[Collected data]
· · · ·

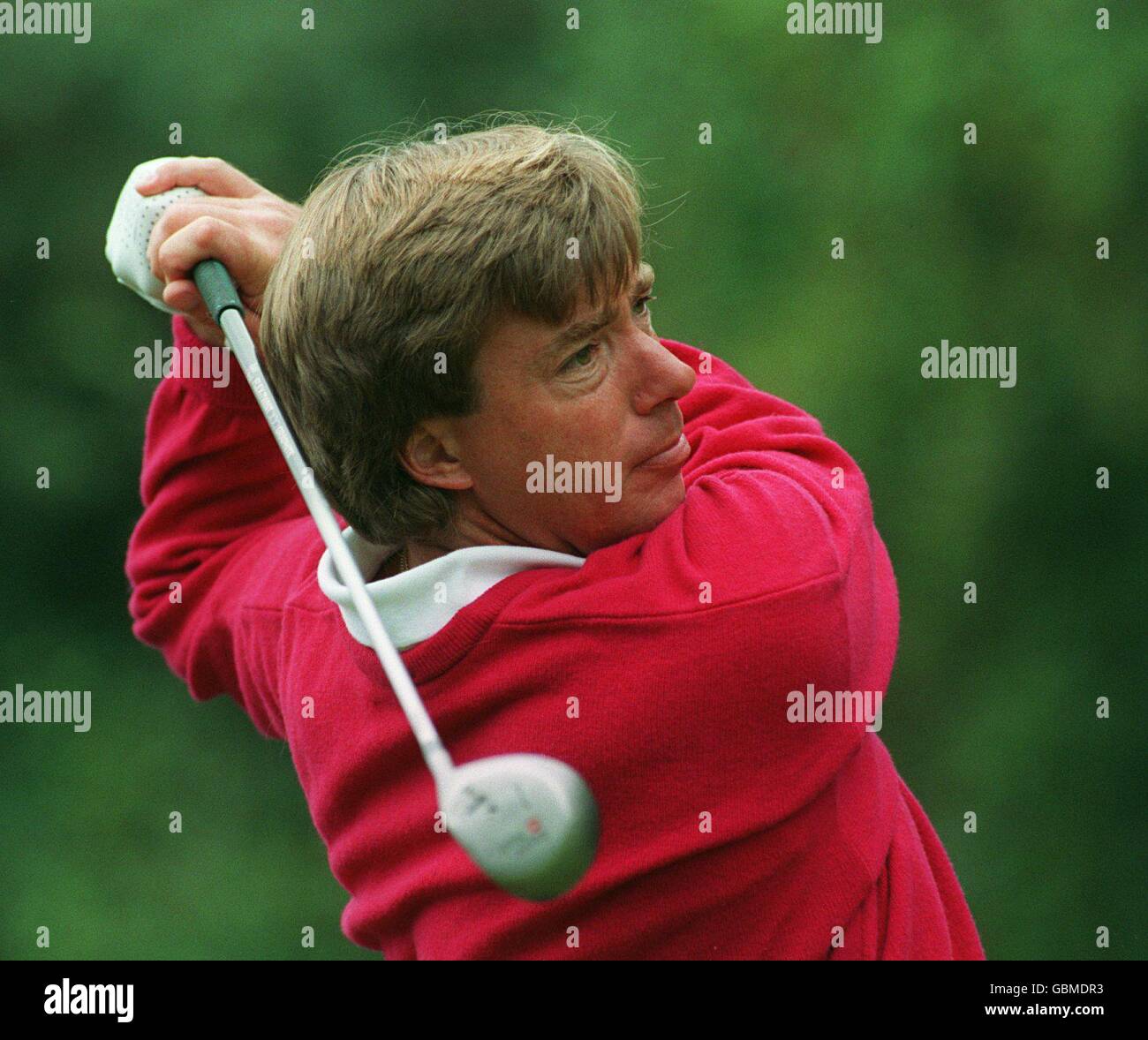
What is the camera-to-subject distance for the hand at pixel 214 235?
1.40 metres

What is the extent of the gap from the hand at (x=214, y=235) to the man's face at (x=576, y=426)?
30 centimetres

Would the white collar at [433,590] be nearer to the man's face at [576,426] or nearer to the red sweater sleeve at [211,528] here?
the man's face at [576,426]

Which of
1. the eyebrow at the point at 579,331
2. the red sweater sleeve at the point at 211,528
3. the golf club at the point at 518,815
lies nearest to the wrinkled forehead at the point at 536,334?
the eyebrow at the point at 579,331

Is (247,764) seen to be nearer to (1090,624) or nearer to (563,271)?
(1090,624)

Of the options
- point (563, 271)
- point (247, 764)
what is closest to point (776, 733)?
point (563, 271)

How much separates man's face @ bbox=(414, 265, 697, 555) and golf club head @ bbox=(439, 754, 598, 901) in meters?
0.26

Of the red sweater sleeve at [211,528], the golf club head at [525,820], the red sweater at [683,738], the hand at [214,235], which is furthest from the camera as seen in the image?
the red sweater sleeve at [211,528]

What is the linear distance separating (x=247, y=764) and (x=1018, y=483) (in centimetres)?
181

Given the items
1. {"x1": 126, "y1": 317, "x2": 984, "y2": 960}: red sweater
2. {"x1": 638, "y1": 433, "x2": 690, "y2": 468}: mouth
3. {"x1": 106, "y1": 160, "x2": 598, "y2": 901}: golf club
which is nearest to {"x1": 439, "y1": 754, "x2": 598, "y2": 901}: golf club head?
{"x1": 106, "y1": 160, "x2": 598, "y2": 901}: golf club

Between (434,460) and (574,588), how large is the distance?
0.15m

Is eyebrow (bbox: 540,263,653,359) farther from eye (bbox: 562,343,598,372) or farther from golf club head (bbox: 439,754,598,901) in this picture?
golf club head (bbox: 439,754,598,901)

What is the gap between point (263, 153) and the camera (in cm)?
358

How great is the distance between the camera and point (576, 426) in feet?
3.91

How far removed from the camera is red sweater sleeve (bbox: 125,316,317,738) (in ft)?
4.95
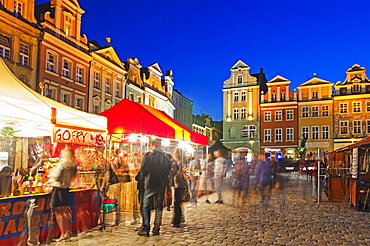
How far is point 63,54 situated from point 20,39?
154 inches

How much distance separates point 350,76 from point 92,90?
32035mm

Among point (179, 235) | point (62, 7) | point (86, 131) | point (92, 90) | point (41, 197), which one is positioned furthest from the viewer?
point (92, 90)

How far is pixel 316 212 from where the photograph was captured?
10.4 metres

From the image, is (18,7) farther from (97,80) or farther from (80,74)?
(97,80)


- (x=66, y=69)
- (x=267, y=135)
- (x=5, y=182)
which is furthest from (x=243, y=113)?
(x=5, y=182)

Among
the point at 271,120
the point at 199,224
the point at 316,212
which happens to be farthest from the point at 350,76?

· · · ·

Could you rewrite the part of the records that opens with the line containing "Is eyebrow (bbox: 540,263,653,359)" and closes with the end of the records, putting "lens" wherever "camera" appears and changing nothing else? Return only those lines, with the pictures left out.

Is eyebrow (bbox: 540,263,653,359) farther from eye (bbox: 562,343,598,372) or farther from golf club head (bbox: 439,754,598,901) in this picture?
golf club head (bbox: 439,754,598,901)

What is the gap between point (263, 153) and the lens (in cm)?
358

How great is the distance between the lens and point (576, 426) in feet?
3.91

How far removed from the lens is red sweater sleeve (bbox: 125,316,317,738) (in ft)?
4.95
How far is point 63,54 situated from point 20,39?
154 inches

How much distance separates point 350,76 from point 92,90?
32035mm

Among point (179, 235) | point (62, 7) | point (86, 131) | point (92, 90) | point (41, 197), which one is positioned furthest from the viewer?
point (92, 90)

How far is pixel 316 212 from where the photograph was captured?
10.4 metres

From the image, is (18,7) farther from (97,80) or farther from (80,74)?
(97,80)


- (x=66, y=69)
- (x=267, y=135)
- (x=5, y=182)
which is furthest from (x=243, y=113)?
(x=5, y=182)

Among
the point at 271,120
the point at 199,224
the point at 316,212
which happens to be farthest from the point at 350,76?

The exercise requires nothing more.